A Problem FOR Public Schools

In previous posts I've talked about reading, the standardized test, teachers' incentives (to address the test), the difficulties schools have with Johnny's reading, and so on.

Another angle on all that....

As we are measured by how many students 'meet standard' on the test, we do try to identify students who were close last year, but need a little extra push in the time just before the test in May. We use the 3rd quarter of the year for an intervention course (smaller, more focused, extra repetitions, etc.). Every year, we identify 10 or 12 students who might benefit from that little bit extra and ask their parents about moving their student into this class. And every year, several say no.

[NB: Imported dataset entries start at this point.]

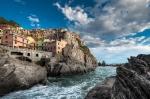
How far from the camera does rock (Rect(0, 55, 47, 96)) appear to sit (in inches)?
1920

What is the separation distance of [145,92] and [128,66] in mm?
3751

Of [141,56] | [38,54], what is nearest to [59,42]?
[38,54]

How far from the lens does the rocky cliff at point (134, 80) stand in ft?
57.0

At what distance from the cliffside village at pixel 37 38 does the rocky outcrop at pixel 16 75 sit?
121ft

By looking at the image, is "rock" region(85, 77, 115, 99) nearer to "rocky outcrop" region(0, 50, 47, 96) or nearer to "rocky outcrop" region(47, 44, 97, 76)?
"rocky outcrop" region(0, 50, 47, 96)

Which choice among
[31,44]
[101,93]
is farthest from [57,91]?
[31,44]

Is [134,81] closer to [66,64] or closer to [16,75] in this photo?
[16,75]

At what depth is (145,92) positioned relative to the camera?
1722 centimetres

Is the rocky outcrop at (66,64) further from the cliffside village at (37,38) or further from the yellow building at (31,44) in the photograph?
the yellow building at (31,44)

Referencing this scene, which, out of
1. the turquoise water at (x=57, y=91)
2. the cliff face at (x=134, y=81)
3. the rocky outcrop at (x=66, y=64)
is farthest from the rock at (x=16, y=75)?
the cliff face at (x=134, y=81)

They opt to keep their child in what students typically call 'fun' classes--band, PE, computers, etc.

As I write this, I know it might sound strange. Why don't we 'just' get those kids to standard with the regular classes? That hasn't typically worked for this group in previous years. Why are we so instrumental about the test? Because that is the incentive structure we're faced with. Get better scores or be put in what's called AYP (or, more rightly, failure to achieve Adequate Yearly Progress. In a strange twist of the vernacular, a school "makes" AYP when they are doing fine, but they're "in" AYP when they're not.)

Again, good education is something of a sloppy and slow business. We wish it to be tight, so we measure outcomes on one battery of tests only.